Dataset records:

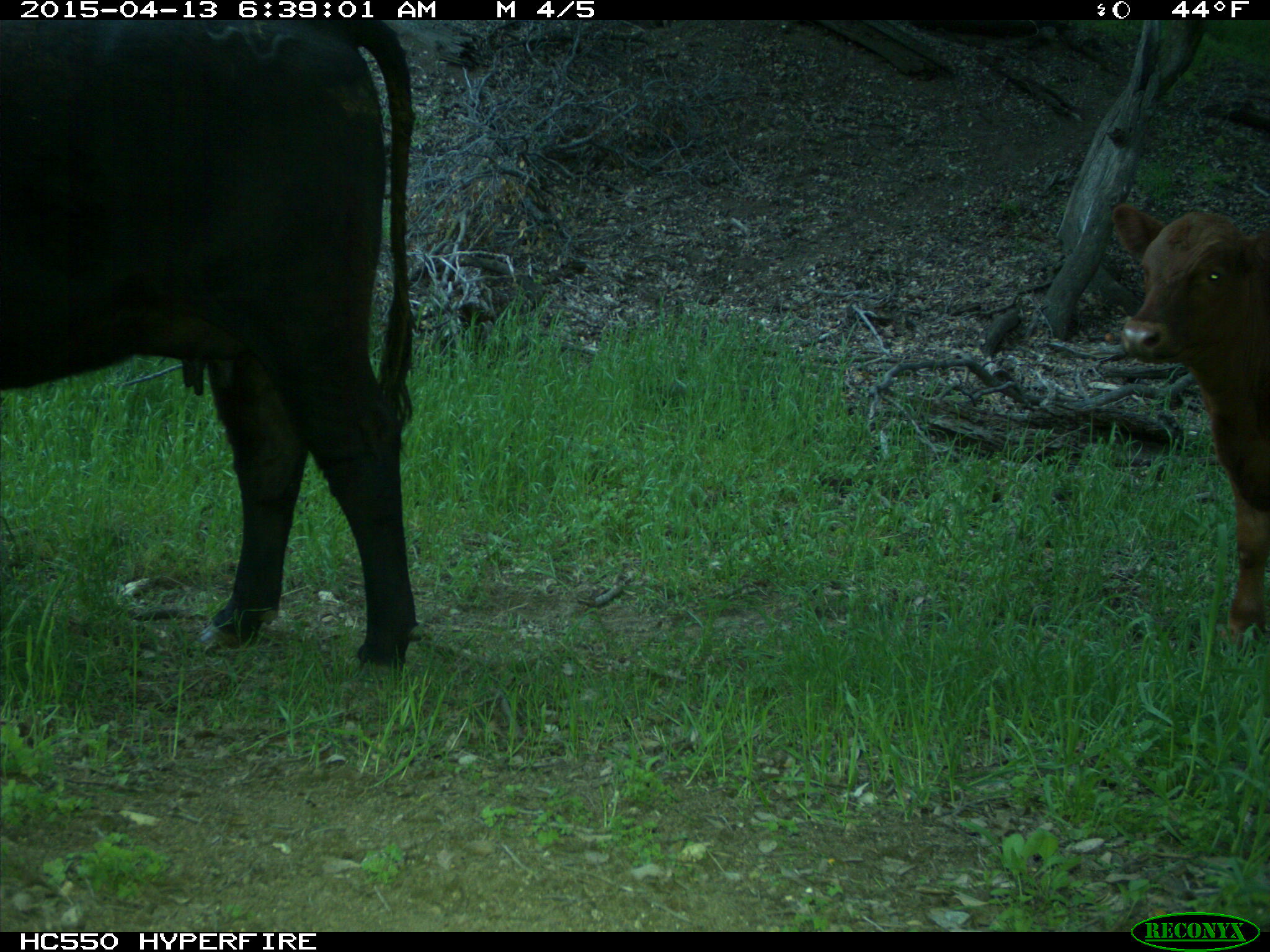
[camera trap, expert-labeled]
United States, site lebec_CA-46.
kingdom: Animalia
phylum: Chordata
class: Mammalia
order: Artiodactyla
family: Bovidae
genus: Bos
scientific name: Bos taurus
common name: domestic cow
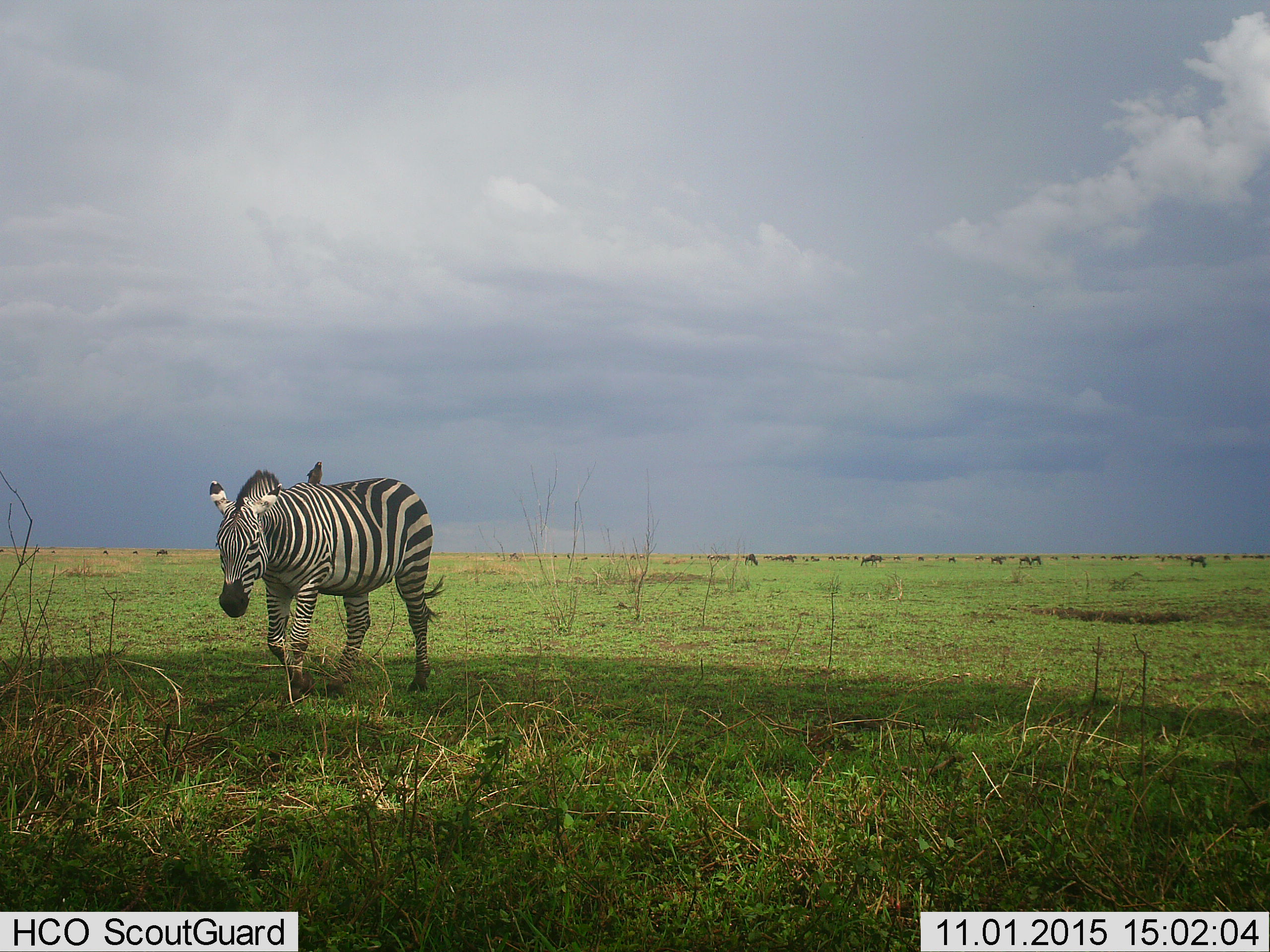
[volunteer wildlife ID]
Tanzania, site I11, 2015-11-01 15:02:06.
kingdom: Animalia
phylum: Chordata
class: Aves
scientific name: Aves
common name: bird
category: otherbird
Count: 1.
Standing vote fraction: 50%.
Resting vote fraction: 25%.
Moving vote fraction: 25%.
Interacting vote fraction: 0%.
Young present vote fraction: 0%.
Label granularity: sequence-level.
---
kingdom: Animalia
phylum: Chordata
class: Mammalia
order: Perissodactyla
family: Equidae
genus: Equus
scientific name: Equus quagga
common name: plains zebra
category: zebra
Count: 1.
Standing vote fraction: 10%.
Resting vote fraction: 0%.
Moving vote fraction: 90%.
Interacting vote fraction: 0%.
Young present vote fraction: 0%.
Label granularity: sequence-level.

• **PROBLEM TO SOLVE**:
Every record must be copied exactly, with the pictures left out.

• **SOLUTION**:
[camera trap, expert-labeled]
United States, site lebec_CA-46.
kingdom: Animalia
phylum: Chordata
class: Mammalia
order: Artiodactyla
family: Bovidae
genus: Bos
scientific name: Bos taurus
common name: domestic cow
[volunteer wildlife ID]
Tanzania, site I11, 2015-11-01 15:02:06.
kingdom: Animalia
phylum: Chordata
class: Aves
scientific name: Aves
common name: bird
category: otherbird
Count: 1.
Standing vote fraction: 50%.
Resting vote fraction: 25%.
Moving vote fraction: 25%.
Interacting vote fraction: 0%.
Young present vote fraction: 0%.
Label granularity: sequence-level.
---
kingdom: Animalia
phylum: Chordata
class: Mammalia
order: Perissodactyla
family: Equidae
genus: Equus
scientific name: Equus quagga
common name: plains zebra
category: zebra
Count: 1.
Standing vote fraction: 10%.
Resting vote fraction: 0%.
Moving vote fraction: 90%.
Interacting vote fraction: 0%.
Young present vote fraction: 0%.
Label granularity: sequence-level.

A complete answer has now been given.